Smoothies can be a fantastic nutrient-dense addition to a healthy diet. When you’re on the go and time poor adding a well-designed smoothie can make a convenient meal replacement.
Smoothies and shakes often get a bad rap for spiking your blood sugar, and for good reason. Many store-bought varieties are usually large in size and contain loads of fruit and added sweeteners that can hit you with up to 20-30 grams of sugar per serve.
The key is to keep the size smaller (between 400-500ml at most) and stick to just 1 or 2 serves of fruit.
A well-balanced smoothie should have:
Liquid: Milk or dairy-free alternative, coconut water, or filtered water
Protein: Protein powder (such as whey, pea, rice, hemp), or plain Greek/coconut yoghurt — be mindful of fruit flavouredyoghurt, it can add up to an extra 6 teaspoons of sugar per serve.
Fruit: Opt for green banana, or berries such as blueberries, raspberries, blackberries, strawberries.
Vegetables: Green leafy veg, zucchini, cauliflower
If you are trying to lose weight go easy on the fruit and try to add more green vegetables, adding the juice of a lemon or lime gives a nice tangy flavour and can mask some of the bitter taste of leafy greens.
We are becoming more aware of the link between the consumption of refined carbohydrates and diabetes and obesity.
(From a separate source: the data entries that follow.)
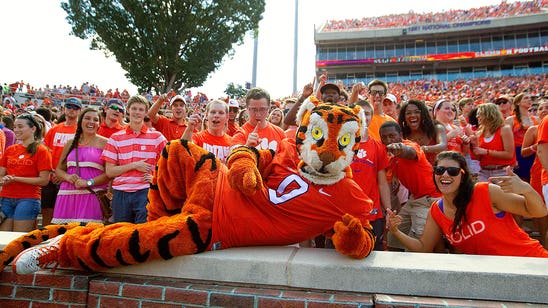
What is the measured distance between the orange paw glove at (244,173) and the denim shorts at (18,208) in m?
3.16

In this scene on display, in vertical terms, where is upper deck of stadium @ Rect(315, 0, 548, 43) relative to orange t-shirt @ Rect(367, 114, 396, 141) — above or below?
above

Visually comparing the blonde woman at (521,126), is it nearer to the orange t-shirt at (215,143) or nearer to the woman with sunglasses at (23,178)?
the orange t-shirt at (215,143)

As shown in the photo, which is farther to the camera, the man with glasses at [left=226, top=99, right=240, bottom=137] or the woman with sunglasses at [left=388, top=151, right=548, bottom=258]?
the man with glasses at [left=226, top=99, right=240, bottom=137]

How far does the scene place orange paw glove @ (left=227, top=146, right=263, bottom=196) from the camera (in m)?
2.03

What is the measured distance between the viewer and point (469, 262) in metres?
2.07

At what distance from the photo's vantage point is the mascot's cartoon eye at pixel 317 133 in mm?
2148

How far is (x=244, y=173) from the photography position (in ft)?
6.82

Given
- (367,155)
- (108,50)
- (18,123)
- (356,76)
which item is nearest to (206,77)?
(108,50)

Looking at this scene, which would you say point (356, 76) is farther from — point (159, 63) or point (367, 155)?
point (367, 155)

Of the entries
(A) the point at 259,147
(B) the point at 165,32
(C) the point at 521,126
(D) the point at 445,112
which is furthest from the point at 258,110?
(B) the point at 165,32

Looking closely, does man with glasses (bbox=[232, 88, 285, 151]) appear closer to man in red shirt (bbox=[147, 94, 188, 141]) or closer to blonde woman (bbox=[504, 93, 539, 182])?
man in red shirt (bbox=[147, 94, 188, 141])

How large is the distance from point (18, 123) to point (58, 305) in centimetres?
291

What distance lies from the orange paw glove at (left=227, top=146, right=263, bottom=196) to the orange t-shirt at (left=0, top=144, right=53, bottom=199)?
10.1ft

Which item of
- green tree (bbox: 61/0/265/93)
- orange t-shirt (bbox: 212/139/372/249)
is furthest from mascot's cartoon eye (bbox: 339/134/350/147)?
green tree (bbox: 61/0/265/93)
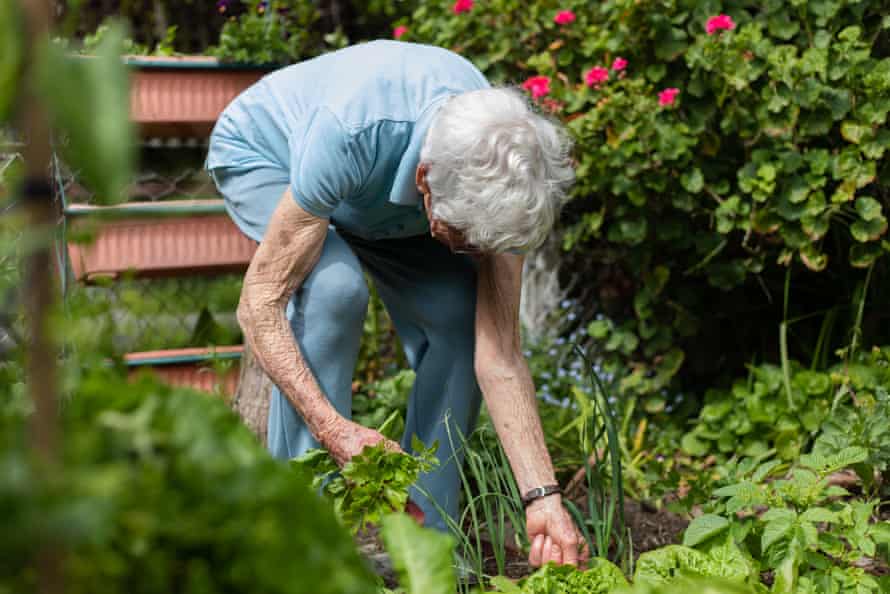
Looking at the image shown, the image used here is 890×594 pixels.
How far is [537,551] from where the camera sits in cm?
209

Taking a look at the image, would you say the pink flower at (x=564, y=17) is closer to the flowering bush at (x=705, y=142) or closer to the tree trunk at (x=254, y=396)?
the flowering bush at (x=705, y=142)

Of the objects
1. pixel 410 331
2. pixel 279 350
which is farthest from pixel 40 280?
pixel 410 331

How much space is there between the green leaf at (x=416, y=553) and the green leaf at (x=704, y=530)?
90 cm

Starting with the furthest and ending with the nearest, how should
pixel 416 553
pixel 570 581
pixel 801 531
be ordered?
1. pixel 801 531
2. pixel 570 581
3. pixel 416 553

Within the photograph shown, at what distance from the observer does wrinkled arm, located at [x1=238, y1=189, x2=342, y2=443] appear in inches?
83.4

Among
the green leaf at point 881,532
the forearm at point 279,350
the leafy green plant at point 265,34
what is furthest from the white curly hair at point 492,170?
the leafy green plant at point 265,34

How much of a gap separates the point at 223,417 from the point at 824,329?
295 cm

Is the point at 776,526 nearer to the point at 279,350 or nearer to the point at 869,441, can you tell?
the point at 869,441

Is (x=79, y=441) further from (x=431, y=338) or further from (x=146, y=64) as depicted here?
(x=146, y=64)

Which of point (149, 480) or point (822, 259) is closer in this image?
point (149, 480)

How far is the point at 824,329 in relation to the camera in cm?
347

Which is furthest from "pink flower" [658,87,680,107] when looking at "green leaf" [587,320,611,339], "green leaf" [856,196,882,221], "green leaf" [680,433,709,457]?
"green leaf" [680,433,709,457]

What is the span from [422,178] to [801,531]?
92cm

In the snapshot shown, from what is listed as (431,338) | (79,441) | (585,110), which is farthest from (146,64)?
(79,441)
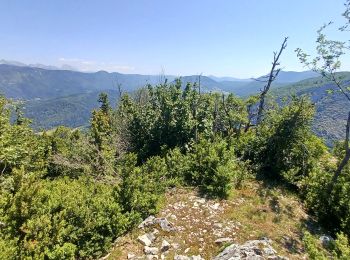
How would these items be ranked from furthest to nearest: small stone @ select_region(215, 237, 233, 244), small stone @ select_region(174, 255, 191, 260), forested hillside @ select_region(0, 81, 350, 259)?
small stone @ select_region(215, 237, 233, 244), small stone @ select_region(174, 255, 191, 260), forested hillside @ select_region(0, 81, 350, 259)

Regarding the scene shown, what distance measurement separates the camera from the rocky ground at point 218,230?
501 inches

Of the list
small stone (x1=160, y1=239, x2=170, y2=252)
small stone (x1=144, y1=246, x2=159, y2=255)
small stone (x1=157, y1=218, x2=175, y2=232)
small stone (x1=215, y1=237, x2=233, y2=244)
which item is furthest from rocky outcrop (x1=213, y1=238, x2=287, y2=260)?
small stone (x1=157, y1=218, x2=175, y2=232)

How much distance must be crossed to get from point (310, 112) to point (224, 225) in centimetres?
1187

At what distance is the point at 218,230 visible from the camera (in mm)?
14500

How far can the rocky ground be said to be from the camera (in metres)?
12.7

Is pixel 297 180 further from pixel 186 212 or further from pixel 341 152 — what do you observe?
pixel 186 212

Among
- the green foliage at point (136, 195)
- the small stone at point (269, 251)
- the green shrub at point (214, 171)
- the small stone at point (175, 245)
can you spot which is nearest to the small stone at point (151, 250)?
the small stone at point (175, 245)

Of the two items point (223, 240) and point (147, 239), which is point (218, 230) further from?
point (147, 239)

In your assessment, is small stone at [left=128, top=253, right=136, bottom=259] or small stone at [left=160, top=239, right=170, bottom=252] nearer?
small stone at [left=128, top=253, right=136, bottom=259]

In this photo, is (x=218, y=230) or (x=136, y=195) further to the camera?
(x=136, y=195)

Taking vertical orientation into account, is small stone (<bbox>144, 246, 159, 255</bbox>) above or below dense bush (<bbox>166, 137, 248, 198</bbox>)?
below

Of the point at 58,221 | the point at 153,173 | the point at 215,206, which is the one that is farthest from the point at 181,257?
the point at 153,173

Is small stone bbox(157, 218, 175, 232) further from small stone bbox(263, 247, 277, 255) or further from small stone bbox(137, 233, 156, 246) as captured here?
small stone bbox(263, 247, 277, 255)

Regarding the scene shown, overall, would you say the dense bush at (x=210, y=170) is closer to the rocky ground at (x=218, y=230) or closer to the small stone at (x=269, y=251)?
the rocky ground at (x=218, y=230)
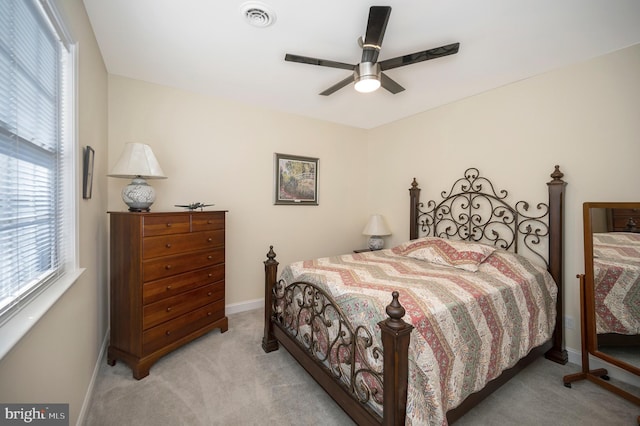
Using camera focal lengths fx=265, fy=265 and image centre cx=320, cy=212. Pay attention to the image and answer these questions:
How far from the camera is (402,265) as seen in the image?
252 centimetres

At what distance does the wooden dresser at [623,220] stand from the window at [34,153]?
135 inches

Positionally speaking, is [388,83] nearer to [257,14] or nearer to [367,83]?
[367,83]

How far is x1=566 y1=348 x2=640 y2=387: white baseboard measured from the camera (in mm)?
2004

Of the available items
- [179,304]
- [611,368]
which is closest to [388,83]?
[179,304]

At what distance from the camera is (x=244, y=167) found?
3.31 m

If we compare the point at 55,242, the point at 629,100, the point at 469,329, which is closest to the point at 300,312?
the point at 469,329

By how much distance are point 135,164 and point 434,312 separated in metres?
2.40

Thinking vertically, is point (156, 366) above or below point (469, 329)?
below

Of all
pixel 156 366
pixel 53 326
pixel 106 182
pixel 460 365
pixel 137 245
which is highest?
pixel 106 182

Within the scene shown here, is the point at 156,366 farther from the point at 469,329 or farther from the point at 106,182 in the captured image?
the point at 469,329

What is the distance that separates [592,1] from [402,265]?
7.20 feet

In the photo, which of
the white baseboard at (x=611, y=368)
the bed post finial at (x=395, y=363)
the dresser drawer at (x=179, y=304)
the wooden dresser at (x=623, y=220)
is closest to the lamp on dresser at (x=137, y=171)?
the dresser drawer at (x=179, y=304)

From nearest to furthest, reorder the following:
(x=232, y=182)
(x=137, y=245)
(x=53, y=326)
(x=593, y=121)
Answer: (x=53, y=326)
(x=137, y=245)
(x=593, y=121)
(x=232, y=182)

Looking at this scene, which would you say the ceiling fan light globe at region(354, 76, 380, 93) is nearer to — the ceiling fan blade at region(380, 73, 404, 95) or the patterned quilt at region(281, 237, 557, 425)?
the ceiling fan blade at region(380, 73, 404, 95)
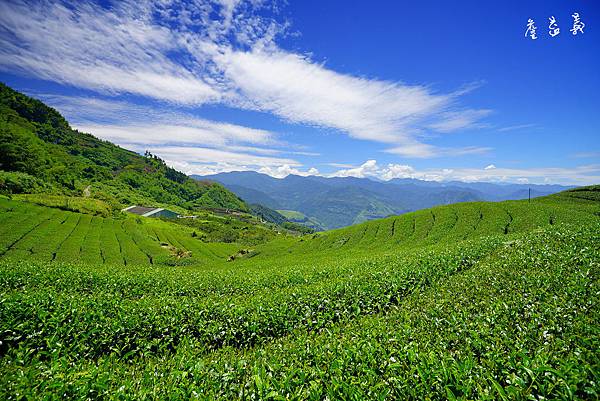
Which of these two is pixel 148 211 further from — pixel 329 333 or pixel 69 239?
pixel 329 333

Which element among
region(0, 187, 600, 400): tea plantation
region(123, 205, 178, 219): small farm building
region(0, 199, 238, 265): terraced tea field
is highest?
region(0, 187, 600, 400): tea plantation

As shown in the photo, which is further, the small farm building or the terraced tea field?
the small farm building

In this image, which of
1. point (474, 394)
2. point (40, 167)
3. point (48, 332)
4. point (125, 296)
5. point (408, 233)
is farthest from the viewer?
point (40, 167)

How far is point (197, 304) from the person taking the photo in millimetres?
13344

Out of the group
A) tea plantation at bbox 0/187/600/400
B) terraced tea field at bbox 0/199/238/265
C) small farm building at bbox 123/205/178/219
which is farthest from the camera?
small farm building at bbox 123/205/178/219

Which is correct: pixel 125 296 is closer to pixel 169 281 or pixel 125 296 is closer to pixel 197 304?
pixel 169 281

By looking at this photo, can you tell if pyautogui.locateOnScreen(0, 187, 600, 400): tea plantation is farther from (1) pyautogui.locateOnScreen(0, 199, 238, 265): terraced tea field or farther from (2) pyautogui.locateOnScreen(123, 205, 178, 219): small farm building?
(2) pyautogui.locateOnScreen(123, 205, 178, 219): small farm building

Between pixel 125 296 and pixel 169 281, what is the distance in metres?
3.08

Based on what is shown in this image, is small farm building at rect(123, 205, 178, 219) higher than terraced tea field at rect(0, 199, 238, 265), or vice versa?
terraced tea field at rect(0, 199, 238, 265)

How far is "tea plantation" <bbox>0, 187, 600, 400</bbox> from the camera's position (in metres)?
5.92

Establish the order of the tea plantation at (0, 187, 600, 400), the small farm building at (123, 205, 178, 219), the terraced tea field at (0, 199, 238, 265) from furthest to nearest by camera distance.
Answer: the small farm building at (123, 205, 178, 219)
the terraced tea field at (0, 199, 238, 265)
the tea plantation at (0, 187, 600, 400)

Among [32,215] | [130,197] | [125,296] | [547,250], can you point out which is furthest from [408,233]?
[130,197]

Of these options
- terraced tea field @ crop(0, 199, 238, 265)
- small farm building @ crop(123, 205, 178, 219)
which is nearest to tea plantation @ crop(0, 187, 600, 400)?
terraced tea field @ crop(0, 199, 238, 265)

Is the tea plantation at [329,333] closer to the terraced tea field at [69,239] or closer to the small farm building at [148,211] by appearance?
the terraced tea field at [69,239]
Not all calories are created equal. Energy Densityrefers to the number of calories in a particular volume or weight of the food. High-energy density foods including refined packaged and junk foods pack a lot of calories per bite. Low-energy-density foods, like fruit and vegetables, contain fewer calories and have higher water and added fibre content. Good for your belly and your gut!
Studies have consistently shown that eating more of these low-energy-dense foods increases weight loss and helps to maintain weight loss for longer.
High-energy-density foods can sabotage your efforts to lose weight and fuel your body.
Smoothies are a great way to sneak in extra serves of vegetables for kids and a great way to start the school day with ‘brain food’. For my school-aged girls, I pour left-overs into ice-block moulds for a healthy dessert option or after-school treat. The addition of low glycemic carbohydrates, water, fibre, vitamins, and minerals arms them with the nutrition required for both mental and physical activity.
Experiment adding different ingredients to your smoothies. I chop and freeze small portions of vegetables, a great way to use up anything you have left over in the fridge.Extra bonus: it reduces food waste!
Blend all ingredients in a high speed blender (no longer than 60 seconds).
Frequently Asked Questions
How do I make the smoothie thicker?
Frozen avocado, banana or more ice are a great way to thicken up your smoothie.
How do I make my smoothie thinner?
If your smoothie is so thick you can’t drink it through a straw, simply turn it into a smoothie bowl and add extra toppings for a satisfying meal. OR
Simply adding a little more filtered water will do the trick.
Are smoothies good for weight loss?
Smoothies loaded with 4-5 serves of fruit, that you would not normally consume in one session, can be problematic if you are trying to lose weight. Most people will lose weight by eliminating sugar and added fruit from their diet in the early stages of weight loss. If you are in a healthy weight range and exercising regularly small servings of fruit isn’t such a big issue.
Adding sweeteners is not necessary. If you’re going to add a sweetener, I recommend using natural alternatives like maple syrup, stevia, or raw honey (do not give raw honey to children under 12 months of age).
Good nutrition takes practice, it’s not about having the perfect diet or heavily restricting and obsessing over food. Instead of viewing food as ‘good’ or ‘bad’ think of its nutritional ‘bang for your buck’. If you have overindulged one day, try fasting the next morning, make yourself a smoothie for lunch, have a light dinner, and most importantly – be kind to yourself.